Elisabeth Braun hat immer Bleistift und Papier parat. Falls sie schnell was zeichnen muss. So wie neulich. Morgens um vier Uhr ist sie aus dem Schlaf geschreckt. Einer Eingebung folgend hat sie eine Skizze zu Papier gebracht. Zwei Figuren, die sich umarmen. Sie stehen auf Wurzeln, auf einer steht „Shalom“. Das „Denkmal der Versöhnung“ möchte Elisabeth Braun jetzt errichten lassen.

Vor zwei Jahren hat sie im Keller ihres Hauses an der Fichtestraße Spuren der jüdischen Vergangenheit des Viertels entdeckt. 1887 ist im benachbarten Hermesweg die Löb Elias Reiß’sche Synagoge ins Gebäude der israelitischen Religionsschule gezogen. 1939 wurde sie zwangsweise in die Reichsvereinigung der Juden in Deutschland eingegliedert. 1943 wurde das Haus zerbombt.

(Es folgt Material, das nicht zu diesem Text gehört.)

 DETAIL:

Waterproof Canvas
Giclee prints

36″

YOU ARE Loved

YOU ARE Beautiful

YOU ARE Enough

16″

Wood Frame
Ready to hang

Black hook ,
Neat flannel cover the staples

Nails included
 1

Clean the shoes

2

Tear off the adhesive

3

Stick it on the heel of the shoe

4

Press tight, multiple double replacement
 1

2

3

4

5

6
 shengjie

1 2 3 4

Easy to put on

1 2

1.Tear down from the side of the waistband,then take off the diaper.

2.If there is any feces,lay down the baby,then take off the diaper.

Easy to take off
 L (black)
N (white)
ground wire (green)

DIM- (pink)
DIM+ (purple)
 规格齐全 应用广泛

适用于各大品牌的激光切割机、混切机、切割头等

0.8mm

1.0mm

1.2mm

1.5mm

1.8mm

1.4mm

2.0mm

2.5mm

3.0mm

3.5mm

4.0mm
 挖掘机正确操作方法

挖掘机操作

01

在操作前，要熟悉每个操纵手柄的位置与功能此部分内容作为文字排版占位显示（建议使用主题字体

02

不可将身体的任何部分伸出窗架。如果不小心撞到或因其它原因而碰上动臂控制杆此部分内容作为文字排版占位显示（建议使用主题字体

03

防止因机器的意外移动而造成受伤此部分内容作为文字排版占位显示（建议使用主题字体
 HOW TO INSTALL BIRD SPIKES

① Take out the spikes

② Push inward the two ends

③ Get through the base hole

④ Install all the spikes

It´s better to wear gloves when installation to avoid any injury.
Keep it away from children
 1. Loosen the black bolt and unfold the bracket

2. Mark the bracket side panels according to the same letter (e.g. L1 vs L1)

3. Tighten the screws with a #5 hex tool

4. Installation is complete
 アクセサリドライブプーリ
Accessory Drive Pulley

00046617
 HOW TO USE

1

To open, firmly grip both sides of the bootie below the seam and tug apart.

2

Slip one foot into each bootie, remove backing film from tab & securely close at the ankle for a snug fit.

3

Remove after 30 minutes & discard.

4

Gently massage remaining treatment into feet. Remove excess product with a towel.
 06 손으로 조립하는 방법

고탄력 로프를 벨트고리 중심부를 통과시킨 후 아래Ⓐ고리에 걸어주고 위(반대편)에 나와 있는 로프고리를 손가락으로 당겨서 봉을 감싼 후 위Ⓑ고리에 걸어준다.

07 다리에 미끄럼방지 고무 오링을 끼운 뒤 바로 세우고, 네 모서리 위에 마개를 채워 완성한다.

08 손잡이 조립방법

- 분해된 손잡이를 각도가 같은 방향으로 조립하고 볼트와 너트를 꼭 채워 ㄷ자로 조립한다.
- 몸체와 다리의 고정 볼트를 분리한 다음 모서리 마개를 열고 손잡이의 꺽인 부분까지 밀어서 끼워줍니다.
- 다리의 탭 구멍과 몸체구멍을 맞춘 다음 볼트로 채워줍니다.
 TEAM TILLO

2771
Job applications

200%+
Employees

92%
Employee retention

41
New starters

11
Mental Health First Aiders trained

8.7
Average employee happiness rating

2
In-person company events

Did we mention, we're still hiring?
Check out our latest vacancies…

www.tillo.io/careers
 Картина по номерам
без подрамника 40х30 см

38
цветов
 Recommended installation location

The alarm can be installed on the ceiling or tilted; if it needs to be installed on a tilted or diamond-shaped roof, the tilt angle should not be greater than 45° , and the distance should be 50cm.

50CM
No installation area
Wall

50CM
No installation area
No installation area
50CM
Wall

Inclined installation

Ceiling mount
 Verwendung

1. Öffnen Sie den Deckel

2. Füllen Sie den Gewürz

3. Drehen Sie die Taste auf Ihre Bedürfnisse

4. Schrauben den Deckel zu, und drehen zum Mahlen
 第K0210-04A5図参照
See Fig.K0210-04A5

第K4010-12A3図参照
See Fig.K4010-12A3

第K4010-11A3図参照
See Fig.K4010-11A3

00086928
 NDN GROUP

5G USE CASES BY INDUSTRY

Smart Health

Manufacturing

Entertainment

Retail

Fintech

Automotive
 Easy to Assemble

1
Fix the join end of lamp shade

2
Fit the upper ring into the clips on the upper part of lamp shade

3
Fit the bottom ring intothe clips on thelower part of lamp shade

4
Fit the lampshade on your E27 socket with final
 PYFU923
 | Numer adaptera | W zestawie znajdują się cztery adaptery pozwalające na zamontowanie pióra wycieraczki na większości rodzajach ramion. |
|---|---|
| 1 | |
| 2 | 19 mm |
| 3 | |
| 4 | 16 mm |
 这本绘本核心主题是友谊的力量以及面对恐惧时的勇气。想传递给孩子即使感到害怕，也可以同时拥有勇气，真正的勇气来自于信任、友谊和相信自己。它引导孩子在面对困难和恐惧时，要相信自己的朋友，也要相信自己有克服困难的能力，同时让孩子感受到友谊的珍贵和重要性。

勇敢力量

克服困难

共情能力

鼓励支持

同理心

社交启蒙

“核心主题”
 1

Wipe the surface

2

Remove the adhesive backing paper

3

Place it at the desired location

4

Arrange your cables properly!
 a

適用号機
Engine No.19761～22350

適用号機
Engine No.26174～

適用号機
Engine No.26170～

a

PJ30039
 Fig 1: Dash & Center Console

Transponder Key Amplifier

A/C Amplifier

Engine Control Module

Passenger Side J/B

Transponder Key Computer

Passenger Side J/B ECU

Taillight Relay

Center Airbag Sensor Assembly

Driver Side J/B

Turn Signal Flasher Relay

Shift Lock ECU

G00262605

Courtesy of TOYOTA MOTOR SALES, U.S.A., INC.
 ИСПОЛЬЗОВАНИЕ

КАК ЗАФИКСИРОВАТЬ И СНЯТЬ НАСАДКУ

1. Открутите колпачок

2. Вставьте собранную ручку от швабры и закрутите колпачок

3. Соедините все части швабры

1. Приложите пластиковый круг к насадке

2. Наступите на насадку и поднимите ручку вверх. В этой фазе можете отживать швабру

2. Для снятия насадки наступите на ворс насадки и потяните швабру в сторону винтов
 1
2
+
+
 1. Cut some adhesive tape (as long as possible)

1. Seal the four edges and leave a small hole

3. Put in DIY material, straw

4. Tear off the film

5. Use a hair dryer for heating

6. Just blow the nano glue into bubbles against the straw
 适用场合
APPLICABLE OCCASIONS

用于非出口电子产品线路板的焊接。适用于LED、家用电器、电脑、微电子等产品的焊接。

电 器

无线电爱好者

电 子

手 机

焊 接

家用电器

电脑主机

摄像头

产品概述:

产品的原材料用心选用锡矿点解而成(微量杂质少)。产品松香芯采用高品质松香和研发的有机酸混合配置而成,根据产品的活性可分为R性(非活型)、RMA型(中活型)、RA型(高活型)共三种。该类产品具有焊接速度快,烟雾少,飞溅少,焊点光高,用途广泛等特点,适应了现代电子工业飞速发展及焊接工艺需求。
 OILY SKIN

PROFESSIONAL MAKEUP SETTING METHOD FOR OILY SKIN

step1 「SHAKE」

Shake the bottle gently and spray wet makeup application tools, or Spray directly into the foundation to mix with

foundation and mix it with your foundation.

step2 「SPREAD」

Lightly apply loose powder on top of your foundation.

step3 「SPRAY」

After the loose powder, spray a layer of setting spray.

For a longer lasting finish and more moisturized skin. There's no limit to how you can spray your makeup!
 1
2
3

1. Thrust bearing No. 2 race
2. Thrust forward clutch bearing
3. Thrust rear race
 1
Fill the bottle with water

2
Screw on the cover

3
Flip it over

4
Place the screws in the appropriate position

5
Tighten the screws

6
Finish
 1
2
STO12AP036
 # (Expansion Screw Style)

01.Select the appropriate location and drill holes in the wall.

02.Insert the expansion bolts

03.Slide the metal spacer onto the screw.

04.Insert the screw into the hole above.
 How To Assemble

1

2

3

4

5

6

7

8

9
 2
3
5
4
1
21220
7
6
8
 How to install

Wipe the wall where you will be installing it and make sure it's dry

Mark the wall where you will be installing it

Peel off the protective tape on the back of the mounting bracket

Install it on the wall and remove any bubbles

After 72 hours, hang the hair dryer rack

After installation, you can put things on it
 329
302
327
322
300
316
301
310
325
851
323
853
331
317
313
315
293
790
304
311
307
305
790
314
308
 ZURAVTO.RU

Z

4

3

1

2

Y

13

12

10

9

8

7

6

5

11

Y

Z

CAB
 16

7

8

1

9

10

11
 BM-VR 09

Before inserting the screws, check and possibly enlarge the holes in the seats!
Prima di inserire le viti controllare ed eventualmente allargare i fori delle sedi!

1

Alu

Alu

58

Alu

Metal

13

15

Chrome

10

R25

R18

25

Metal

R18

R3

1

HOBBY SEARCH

Elisabeth Braun hat im März bereits beim Ortsbeirat 3 angeregt, eine Gedenkstätte zu schaffen. Auf einer kleinen Grünfläche an der Klingerschule im Hermesweg. Dort steht eine Kastanie. In der jüngsten Sitzung des Gremiums hat sie die Idee konkretisiert. Keine Bronzetafel, davon gebe es in Frankfurt bereits so viele, findet sie. Eine weitere gehe unter. Mit dem etwa 1,65 Meter hohen Denkmal könnte die Stadt etwas sichtbares schaffen. Erinnerungskultur, die positive Signale sende, Frieden und Versöhnung betone. Bronzetafeln erinnerten ja eher an Verfolgung, Deportation, Tod.

Vor zwei Jahren hat das Gremium bereits darüber nachgedacht, auf dem kleinen Platz an der Ecke Fichtestraße und Hermesweg einen Ort des Andenkens zu schaffen. Da standen aber noch die Container der Klingerschule dort. Im November 2018 hat die Stadt geantwortet, die Idee zu begrüßen. Statt eines Parkplatzes wie bislang, könnte eine Grünfläche entstehen. Allerdings sei der Platz zu klein, um kurzfristig über das Programm Schöneres Frankfurt realisiert zu werden.

25 000 Euro benötigt

Vom Vorstoß der engagierten Bürgerin Braun sind auch nicht alle Ortsbeiratsmitglieder begeistert. Michael Rubin von der FDP zum Beispiel gibt zu bedenken, dass die Reichsvereinigung vor allem eine Zwangsvereinigung war. Von der Zweigstelle Frankfurt aus begannen auch Deportationen in Konzentrationslager. Für die würde er ungerne eine Gedenkstätte einrichten. Elisabeth Braun ist das bewusst. Sie sagt aber, sie wolle den Juden und der Synagoge gedenken, nicht der Vereinigung.

Sie hat einen Bildhauer um einen Kostenvoranschlag gebeten. 25 000 Euro würde die Bronzefigur kosten, schätzt der. Ohne Fundament und Aufbau. 2500 Euro würde Elisabeth Braun stiften. Nun sucht sie Sponsoren. Über den Ortsbeirat.